Success comes from putting small things on top of small things on top of small things.
7. Find your work-arounds.
Do you need accommodation or help? Find it. Get it.
Work on creating a system that you trust to help yourself.
If you have one body part that’s not working very well, explore other movement options, or workouts that don’t depend on that body part.
If you don’t like cooking alone or working out alone, find someone else to do this with. Grab a buddy for Sunday chili-making day, or hit a group class.
If you’re having trouble “finding time” for things, get out a calendar and start planning. Book appointments for everything, even grocery shopping. Track your time use so that you know when you’re wasting time. Then, set alarms and reminders, stick up Post-it notes, and carve out 15 minutes a day to ditch Facebook and hang out with the squirrels during a walk in the park instead.
Coaching secret: Most people aren’t “naturally” good at most things.
The people who look like they’re good at things are getting help, and/or have a trusted system to guide them.
When we start accepting our own limitations — our own “not-OKness” — that’s when we start making changes for the better.
We embrace the small improvements that add up over time.
We treat ourselves with more compassion and evolve past an “all or nothing” attitude.
We pick ourselves up after we fall down, and we make course corrections when we need to.
And we ask for help when we need it.
Best of all, the more we accept being not OK, the more life feels… well, a little more OK.
What to do next
If you’re feeling not-OK, start recording what and why.
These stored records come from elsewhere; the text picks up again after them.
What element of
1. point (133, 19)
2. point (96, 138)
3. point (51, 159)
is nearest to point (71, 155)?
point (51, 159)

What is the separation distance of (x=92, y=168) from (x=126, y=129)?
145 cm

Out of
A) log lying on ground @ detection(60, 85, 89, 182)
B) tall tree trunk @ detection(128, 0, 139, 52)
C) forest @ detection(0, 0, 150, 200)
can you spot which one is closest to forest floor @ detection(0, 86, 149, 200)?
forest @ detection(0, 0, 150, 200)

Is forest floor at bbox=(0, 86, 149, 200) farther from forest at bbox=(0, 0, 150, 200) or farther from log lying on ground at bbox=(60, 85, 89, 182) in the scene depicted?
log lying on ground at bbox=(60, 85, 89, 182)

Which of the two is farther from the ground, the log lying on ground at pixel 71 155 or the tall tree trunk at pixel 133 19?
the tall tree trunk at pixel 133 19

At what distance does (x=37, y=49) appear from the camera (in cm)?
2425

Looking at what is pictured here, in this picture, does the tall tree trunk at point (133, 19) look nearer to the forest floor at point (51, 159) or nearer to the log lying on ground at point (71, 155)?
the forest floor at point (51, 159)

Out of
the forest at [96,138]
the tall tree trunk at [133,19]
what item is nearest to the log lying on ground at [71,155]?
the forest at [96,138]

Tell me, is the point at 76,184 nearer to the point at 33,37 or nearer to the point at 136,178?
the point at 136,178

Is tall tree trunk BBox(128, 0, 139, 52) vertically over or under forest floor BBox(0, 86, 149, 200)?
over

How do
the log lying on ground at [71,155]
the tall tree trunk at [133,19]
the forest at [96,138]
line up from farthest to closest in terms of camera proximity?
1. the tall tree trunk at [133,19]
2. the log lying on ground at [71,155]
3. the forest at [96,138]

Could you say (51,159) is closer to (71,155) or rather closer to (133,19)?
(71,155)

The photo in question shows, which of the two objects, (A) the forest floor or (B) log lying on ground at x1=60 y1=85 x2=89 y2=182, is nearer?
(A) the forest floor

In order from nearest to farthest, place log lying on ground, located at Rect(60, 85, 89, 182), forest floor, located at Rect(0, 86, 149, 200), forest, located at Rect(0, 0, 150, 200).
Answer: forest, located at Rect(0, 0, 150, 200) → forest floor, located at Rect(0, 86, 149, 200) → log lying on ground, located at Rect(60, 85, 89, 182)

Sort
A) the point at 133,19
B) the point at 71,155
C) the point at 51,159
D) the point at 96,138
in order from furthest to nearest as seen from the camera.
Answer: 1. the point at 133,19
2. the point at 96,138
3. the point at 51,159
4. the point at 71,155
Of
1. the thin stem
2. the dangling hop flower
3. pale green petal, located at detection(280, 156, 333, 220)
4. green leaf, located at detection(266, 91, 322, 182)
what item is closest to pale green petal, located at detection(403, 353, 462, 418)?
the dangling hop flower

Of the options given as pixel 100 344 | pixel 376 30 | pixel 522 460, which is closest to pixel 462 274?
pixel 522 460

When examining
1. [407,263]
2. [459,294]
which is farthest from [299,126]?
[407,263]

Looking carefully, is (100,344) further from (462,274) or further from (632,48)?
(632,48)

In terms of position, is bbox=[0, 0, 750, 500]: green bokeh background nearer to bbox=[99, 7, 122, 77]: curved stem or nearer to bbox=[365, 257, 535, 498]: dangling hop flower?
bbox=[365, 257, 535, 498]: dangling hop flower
Write down all the ways in which you don’t feel OK.
Analyze your data.
What is regular not-OK (tendonitis, having a bad day, eating a waffle over the sink for dinner, etc.) and what is not-OK worth checking out (chronic illness, debilitating depression, etc.)?
Calibrate your expectations and check your blind spots.
What are you trying to do? Write out the things you are trying to accomplish or achieve right now.
Now review those expectations.
Would a sane, kind, wise friend or mentor tell you those expectations are realistic?
(If you actually have a sane, kind, wise friend or mentor, ask them for advice.)
Using their advice (real or imaginary) as a guide, re-consider your expectations. How could you adjust them to make them more realistic and attainable?
Consider a few small next steps.
One of the hallmarks of not-OK-ness is that it often feels paralyzing. It’s like swimming through peanut butter.
Action is the antidote to paralysis.
Whatever you can do, no matter how tiny, do something to affirm your basic OK-ness, even when things don’t feel OK at all.
Assemble your team.
Do you need to add people to your “Project OK” team? Such as a trusted buddy or family member, a coach, counsellor, or other health care provider?
If so, find them and recruit them to Project OK.
Ask for what you need. Let them help.
Start building a system.
OK-ness is not a do-it-yourself project. Nor does OK-ness happen spontaneously.
Along with helpers, you need systems to be OK. Things that remind you, guide you, help you, fill in the gaps for you, and generally help you stay more or less on track.